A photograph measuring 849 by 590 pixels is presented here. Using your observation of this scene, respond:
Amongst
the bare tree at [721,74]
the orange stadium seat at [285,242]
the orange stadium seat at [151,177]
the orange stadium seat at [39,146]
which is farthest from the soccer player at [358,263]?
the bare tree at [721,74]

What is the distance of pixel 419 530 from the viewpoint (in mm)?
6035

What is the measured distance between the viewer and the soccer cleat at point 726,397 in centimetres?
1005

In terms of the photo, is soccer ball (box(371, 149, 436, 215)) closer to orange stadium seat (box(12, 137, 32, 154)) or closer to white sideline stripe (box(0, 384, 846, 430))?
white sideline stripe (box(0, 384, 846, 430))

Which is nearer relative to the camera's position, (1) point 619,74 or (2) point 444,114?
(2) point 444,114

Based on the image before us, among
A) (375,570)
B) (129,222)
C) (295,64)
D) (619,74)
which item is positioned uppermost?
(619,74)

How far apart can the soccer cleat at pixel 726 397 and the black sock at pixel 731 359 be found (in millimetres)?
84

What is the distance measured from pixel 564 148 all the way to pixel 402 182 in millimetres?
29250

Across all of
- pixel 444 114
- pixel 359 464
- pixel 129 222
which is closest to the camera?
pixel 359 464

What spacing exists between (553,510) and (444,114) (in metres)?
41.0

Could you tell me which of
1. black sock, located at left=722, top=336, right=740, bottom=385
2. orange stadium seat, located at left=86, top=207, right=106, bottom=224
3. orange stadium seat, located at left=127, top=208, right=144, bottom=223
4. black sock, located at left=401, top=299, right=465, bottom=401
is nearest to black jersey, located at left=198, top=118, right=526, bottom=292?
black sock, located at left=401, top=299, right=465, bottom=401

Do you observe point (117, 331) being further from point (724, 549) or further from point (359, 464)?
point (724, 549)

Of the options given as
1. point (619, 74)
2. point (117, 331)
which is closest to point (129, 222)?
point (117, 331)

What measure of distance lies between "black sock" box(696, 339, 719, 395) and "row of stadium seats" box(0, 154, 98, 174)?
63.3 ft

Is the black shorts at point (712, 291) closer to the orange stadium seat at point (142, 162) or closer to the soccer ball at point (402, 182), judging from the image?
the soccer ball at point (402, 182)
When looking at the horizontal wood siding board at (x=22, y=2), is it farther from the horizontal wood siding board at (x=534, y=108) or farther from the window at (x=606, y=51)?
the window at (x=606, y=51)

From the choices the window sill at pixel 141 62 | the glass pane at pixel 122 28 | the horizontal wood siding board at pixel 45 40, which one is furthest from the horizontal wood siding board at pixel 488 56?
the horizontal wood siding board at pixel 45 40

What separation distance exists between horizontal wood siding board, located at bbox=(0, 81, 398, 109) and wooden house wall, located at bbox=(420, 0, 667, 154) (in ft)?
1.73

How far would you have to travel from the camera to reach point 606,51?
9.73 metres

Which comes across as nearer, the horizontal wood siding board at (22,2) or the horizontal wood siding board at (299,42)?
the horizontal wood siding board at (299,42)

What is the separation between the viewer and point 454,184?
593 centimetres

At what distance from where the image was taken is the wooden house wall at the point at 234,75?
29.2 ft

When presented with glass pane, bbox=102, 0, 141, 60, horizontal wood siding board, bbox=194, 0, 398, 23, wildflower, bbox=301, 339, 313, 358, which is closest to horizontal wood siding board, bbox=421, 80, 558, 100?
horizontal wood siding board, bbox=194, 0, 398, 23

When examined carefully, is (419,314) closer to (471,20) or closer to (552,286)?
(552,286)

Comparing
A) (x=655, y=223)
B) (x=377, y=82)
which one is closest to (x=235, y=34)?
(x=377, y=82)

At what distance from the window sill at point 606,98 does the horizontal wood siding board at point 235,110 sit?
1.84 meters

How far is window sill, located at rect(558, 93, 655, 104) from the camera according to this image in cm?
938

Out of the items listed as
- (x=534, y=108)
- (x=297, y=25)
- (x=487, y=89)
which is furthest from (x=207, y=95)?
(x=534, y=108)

....

▶ [WHAT THE EXERCISE ASKS]: Rewrite all of the entries above with every instance of "orange stadium seat" changed to "red stadium seat", leaving everything else as it is.

▶ [ANSWER FOR THE TASK]:
A photograph measuring 849 by 590 pixels is presented here. Using your observation of this scene, respond:
Amongst
the bare tree at [721,74]
the red stadium seat at [285,242]
the red stadium seat at [151,177]
the red stadium seat at [39,146]
which is farthest from the soccer player at [358,263]?
the bare tree at [721,74]

What is the distance of pixel 419 530 from the viewpoint (in mm)?
6035

What is the measured distance between the viewer and the soccer cleat at point 726,397 in centimetres?
1005

In terms of the photo, is soccer ball (box(371, 149, 436, 215)) closer to red stadium seat (box(12, 137, 32, 154)) or closer to white sideline stripe (box(0, 384, 846, 430))?
white sideline stripe (box(0, 384, 846, 430))

Which is nearer relative to the camera's position, (1) point 619,74 or (2) point 444,114?
(2) point 444,114

Based on the image before us, among
A) (375,570)
B) (129,222)
C) (295,64)
D) (619,74)
which item is positioned uppermost?
(619,74)

How far apart can the soccer cleat at pixel 726 397 and the black sock at pixel 731 359 be found (in millimetres)?
84

What is the distance measured from pixel 564 148 all the way to pixel 402 182 in millimetres?
29250

Across all of
- pixel 444 114
- pixel 359 464
- pixel 129 222
which is closest to the camera?
pixel 359 464

What spacing exists between (553,510) and (444,114) (in metres)?
41.0

Could you tell me which of
1. black sock, located at left=722, top=336, right=740, bottom=385
2. red stadium seat, located at left=86, top=207, right=106, bottom=224
3. red stadium seat, located at left=127, top=208, right=144, bottom=223
4. black sock, located at left=401, top=299, right=465, bottom=401
is nearest to black jersey, located at left=198, top=118, right=526, bottom=292?
black sock, located at left=401, top=299, right=465, bottom=401

Do you observe point (117, 331) being further from point (724, 549) or further from point (359, 464)?
point (724, 549)

Of the options given as
1. point (619, 74)
2. point (117, 331)
which is closest to point (129, 222)?
point (117, 331)

What measure of distance lies between "black sock" box(696, 339, 719, 395) and "row of stadium seats" box(0, 154, 98, 174)?
63.3 ft

Is the black shorts at point (712, 291) closer to the red stadium seat at point (142, 162) or closer to the soccer ball at point (402, 182), judging from the image?
the soccer ball at point (402, 182)
When looking at the horizontal wood siding board at (x=22, y=2), is it farther from the horizontal wood siding board at (x=534, y=108) or farther from the window at (x=606, y=51)?
the window at (x=606, y=51)

From the choices the window sill at pixel 141 62 | the glass pane at pixel 122 28 | the horizontal wood siding board at pixel 45 40, which one is furthest from the horizontal wood siding board at pixel 488 56?
the horizontal wood siding board at pixel 45 40

What separation distance exists between horizontal wood siding board, located at bbox=(0, 81, 398, 109) and wooden house wall, located at bbox=(420, 0, 667, 154) (in ft)?
1.73

How far would you have to travel from the camera to reach point 606,51?
9.73 metres

Which comes across as nearer, the horizontal wood siding board at (22,2) or the horizontal wood siding board at (299,42)?
the horizontal wood siding board at (299,42)

What is the separation between the viewer and point 454,184?
593 centimetres

At what distance from where the image was taken is the wooden house wall at the point at 234,75?
29.2 ft

When presented with glass pane, bbox=102, 0, 141, 60, horizontal wood siding board, bbox=194, 0, 398, 23, wildflower, bbox=301, 339, 313, 358, which is closest to horizontal wood siding board, bbox=421, 80, 558, 100?
horizontal wood siding board, bbox=194, 0, 398, 23

When examined carefully, is (419,314) closer to (471,20) or closer to (552,286)?
(552,286)

Comparing
A) (x=655, y=223)
B) (x=377, y=82)
which one is closest to (x=235, y=34)?
(x=377, y=82)

At what distance from the window sill at point 606,98 does the horizontal wood siding board at point 235,110 sit?
1.84 meters

How far is window sill, located at rect(558, 93, 655, 104) from the camera according to this image in cm?
938

Out of the items listed as
- (x=534, y=108)
- (x=297, y=25)
- (x=487, y=89)
which is furthest from (x=207, y=95)?
(x=534, y=108)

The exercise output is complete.